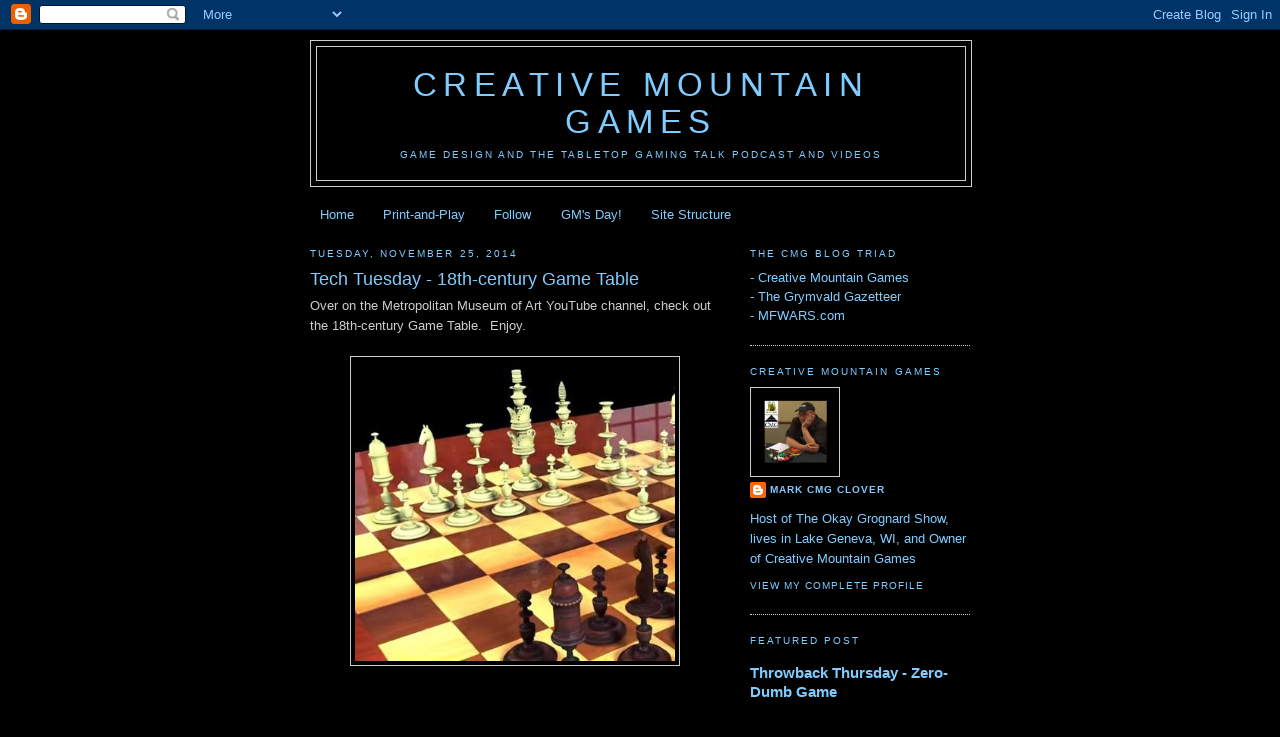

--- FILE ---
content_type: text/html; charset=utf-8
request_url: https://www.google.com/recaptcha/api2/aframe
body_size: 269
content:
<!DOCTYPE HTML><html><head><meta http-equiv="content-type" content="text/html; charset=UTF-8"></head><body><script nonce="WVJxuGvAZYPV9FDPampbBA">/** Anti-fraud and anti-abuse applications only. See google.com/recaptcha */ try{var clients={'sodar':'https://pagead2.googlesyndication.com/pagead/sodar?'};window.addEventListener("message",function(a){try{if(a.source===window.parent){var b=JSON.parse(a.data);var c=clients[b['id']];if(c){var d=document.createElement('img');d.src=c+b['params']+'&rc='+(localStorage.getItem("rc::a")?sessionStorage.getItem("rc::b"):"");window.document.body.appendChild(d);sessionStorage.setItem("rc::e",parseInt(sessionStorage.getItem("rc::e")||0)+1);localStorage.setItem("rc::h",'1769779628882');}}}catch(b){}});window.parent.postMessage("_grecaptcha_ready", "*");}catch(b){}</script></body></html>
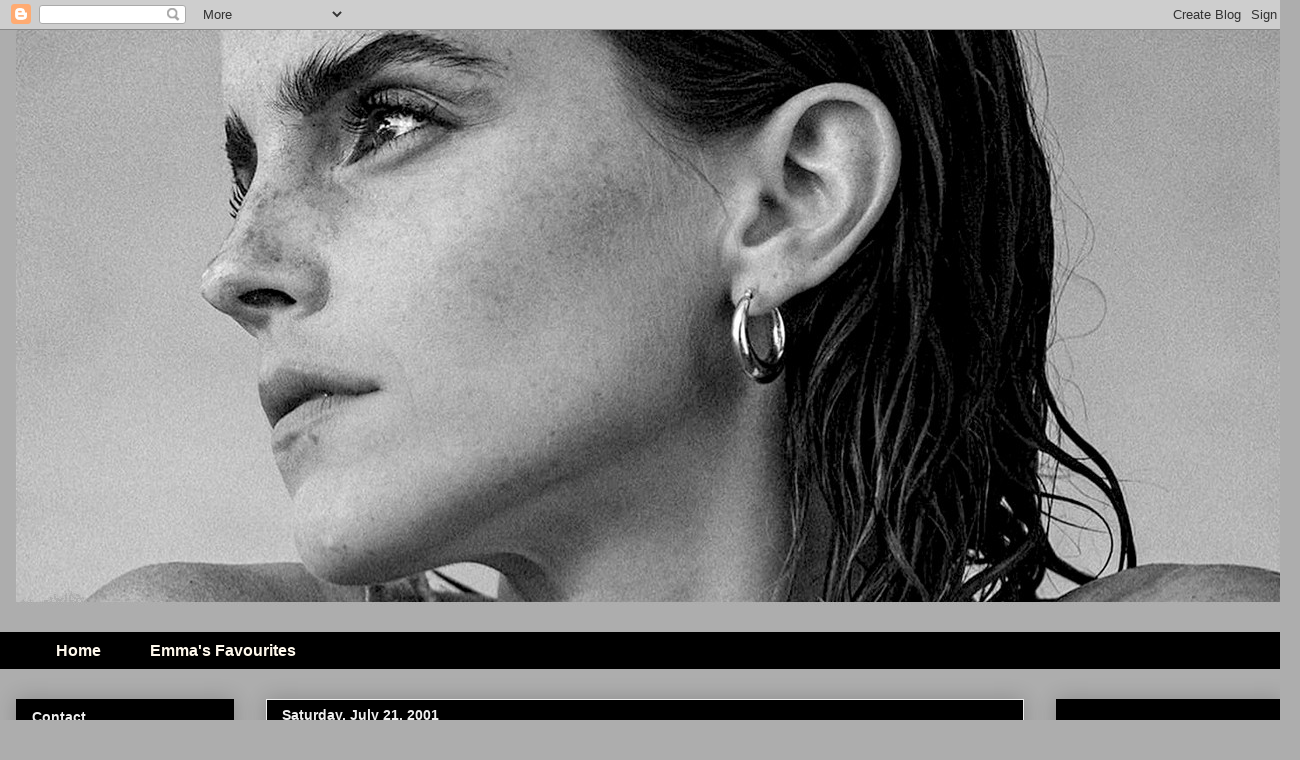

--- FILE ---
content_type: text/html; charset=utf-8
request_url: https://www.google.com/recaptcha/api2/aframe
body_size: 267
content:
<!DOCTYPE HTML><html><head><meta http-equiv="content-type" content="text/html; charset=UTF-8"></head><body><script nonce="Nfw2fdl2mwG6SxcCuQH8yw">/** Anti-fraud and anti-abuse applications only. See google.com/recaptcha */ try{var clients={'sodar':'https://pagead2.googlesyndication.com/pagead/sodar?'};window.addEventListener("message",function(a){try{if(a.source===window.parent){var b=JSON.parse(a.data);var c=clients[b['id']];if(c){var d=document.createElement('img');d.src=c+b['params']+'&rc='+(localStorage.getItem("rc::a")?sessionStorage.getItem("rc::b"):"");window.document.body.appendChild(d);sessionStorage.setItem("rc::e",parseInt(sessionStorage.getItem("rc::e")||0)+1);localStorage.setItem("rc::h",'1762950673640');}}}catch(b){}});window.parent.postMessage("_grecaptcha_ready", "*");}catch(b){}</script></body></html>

= Task =
Each line in the listing above either holds the string "data" or does not; state how many do, giving the number only.

= Result for this exercise =
2